[SELECTED TEXT Boundary: Start]

A novel transcribed element (Iδ) located in the IGHM-IGHD intergenic region was identified, which overlaps with a previously described repeat Σμ region, downstream of an atypical switch region (σδ) involved in non-classical CSR to IgD in mice (51) and humans (21–23). The Σμ region was originally described as mediator of μ-δ CSR by homologous recombination in myeloma cell lines (20, 24). The biological role of Σμ is uncertain, because IgD+ EBV-transformed cell lines and human tonsillar B cells undergo μ-δ CSR by non-homologous recombination using σδ as acceptor switch region (21, 22), in an AID-dependent fashion (23). Here, we demonstrate that Iδ (Σμ) can be actively transcribed (Figure 1C). Nonetheless, Iδ as an acceptor I-exon does not fit into the general model of CSR, because it is located downstream of the σδ region. Further research is required to elucidate if Iδ transcription is involved in the non-classical μ-δ CSR.
An important motivation for this work was the identification of early transcriptional signatures in blood that correlated with the strength and quality of the humoral response, and in particular with the GC response. Interestingly, Hepatitis B and or Tetanus/Diphteria vaccination induced Iμ, and Iγ3 transcription in peripheral blood at day 14 post-vaccination, but not when plasmablasts peaked (day 7 post-vaccination), suggesting that CSRnc transcription may not be the result of plasmablast mobilization to peripheral blood. Moreover, we observed increased Iγ1 and Iα1 transcription in natural H7N9 infection, but not upon influenza vaccination (Figure 3, Table S3), or in rotavirus infection (Table S3). The differential response observed upon influenza vaccination and natural rotavirus infection in contrast to HBV/tetanus-diphteria vaccination and H7N9 infection may be the result of the common repeated exposure to seasonal influenza or rotavirus, which would reactivate IgG+ memory B cells and in the absence of CSR (52).
Although IH transcription is highly inducible upon activation (Figure 3A-D), GTEx and SRA mining revealed that Iμ transcription was higher than other IH. This is consistent with the current model of CSR, in which Iμ is constitutively transcribed under the control of the μ intronic enhancer (Eμ), and its transcription is required for CSR regardless of the acceptor class (53). Eμ participates in chromatin remodeling of the IgH locus during lineage commitment and VDJ recombination (54, 55), and its deletion impairs B cell development, Iμ transcription and CSR (56).

[SELECTED TEXT Boundary: End]
[INFORMATION SUPPLIED Boundary: Start]

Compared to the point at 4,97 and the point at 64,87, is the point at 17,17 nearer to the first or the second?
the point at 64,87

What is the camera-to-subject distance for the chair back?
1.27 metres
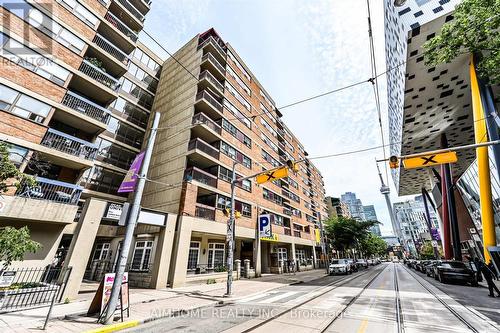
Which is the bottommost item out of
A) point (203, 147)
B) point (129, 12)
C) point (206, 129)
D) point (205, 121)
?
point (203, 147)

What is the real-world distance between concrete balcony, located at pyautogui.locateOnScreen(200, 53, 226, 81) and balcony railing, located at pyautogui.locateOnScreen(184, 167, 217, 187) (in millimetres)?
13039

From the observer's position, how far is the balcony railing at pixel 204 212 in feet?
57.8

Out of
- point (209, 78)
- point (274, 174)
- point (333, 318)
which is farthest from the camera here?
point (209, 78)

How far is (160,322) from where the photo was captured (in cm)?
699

[INFORMATION SUPPLIED Boundary: End]
[INFORMATION SUPPLIED Boundary: Start]

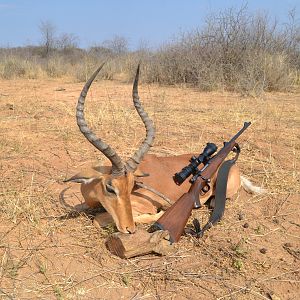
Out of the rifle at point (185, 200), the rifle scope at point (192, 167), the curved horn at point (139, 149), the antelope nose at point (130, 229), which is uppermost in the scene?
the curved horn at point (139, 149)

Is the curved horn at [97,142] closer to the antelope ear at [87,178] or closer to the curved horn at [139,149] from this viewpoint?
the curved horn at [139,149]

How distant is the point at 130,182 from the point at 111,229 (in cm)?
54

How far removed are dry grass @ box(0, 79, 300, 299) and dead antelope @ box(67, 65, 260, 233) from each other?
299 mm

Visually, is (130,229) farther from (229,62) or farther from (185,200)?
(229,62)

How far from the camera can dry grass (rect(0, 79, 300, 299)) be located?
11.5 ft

[INFORMATION SUPPLIED Boundary: End]
[INFORMATION SUPPLIED Boundary: Start]

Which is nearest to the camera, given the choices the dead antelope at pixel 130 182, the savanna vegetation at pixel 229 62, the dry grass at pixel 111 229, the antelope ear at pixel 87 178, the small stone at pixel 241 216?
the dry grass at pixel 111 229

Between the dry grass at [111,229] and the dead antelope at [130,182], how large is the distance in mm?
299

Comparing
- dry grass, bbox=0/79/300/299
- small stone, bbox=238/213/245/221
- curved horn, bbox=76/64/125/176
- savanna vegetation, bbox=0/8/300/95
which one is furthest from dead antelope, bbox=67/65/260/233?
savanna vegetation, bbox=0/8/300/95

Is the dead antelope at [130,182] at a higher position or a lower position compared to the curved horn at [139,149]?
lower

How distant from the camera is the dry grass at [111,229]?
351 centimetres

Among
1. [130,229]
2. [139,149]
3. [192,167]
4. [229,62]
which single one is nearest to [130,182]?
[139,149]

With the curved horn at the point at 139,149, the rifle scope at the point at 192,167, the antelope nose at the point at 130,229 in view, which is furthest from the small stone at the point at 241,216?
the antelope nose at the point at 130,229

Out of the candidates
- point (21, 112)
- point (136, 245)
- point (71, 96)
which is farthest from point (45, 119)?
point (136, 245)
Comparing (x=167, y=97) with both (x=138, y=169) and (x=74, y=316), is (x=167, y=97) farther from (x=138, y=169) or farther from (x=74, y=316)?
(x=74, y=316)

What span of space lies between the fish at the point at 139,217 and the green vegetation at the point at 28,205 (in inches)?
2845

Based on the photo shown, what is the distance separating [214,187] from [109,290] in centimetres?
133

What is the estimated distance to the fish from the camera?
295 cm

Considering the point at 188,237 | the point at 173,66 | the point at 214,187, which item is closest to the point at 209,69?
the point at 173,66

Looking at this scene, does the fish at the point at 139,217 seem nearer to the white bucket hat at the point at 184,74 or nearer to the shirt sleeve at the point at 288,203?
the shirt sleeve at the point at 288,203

[INFORMATION SUPPLIED Boundary: End]

TASK BRIEF
Continue the passage on germline transcription and class switch recombination, starting with the sentence that follows its last one.

YOUR RESPONSE
We identified distinctive CSRnc transcriptional patterns related to known immunological functions, such as Iμ and Iα2 co-expression in MALT-rich organs, where active IgA secretion takes place. Of particular interest is cluster Z1, defined by an Iγ1, Iγ2, and Iγ4 transcriptional signature. Z1 cluster was the only cluster with higher expression of Iγ4, and was characteristic of the testis, thyroid gland and visceral adipose tissue (omentum), but not subcutaneous adipose tissue. Visceral adipose lymphoid B cells are immunologically active cells implicated in adipose tissue homeostasis that may play important pro-inflammatory roles associated with metabolic syndrome and obesity (57). The expression of Iγ1 and Iγ4 transcriptional signature in testis and thyroid is unexpected, because they are regarded as immune-privileged sites devoid of secondary/tertiary lymphoid organs (58). Similarly, higher Iε transcription in the thyroid gland is a striking finding worthy of further research due to the common association of atopic disease with autoimmune thyroiditis (59). At present, we do not know if CSR to IgG4 or IgE is taking place, however further research is required given that IgG4 is an atypical Ig that lacks Fc-mediated effector functions (60) and IgE could be implicated in autoimmunity. Furthermore, Iγ4 transcription in different fetal tissues suggests that its transcription is not limited to lymphoid tissue, may be a common feature of multipotency and is not necessarily coupled with CH transcription, suggesting additional functions beyond CSR.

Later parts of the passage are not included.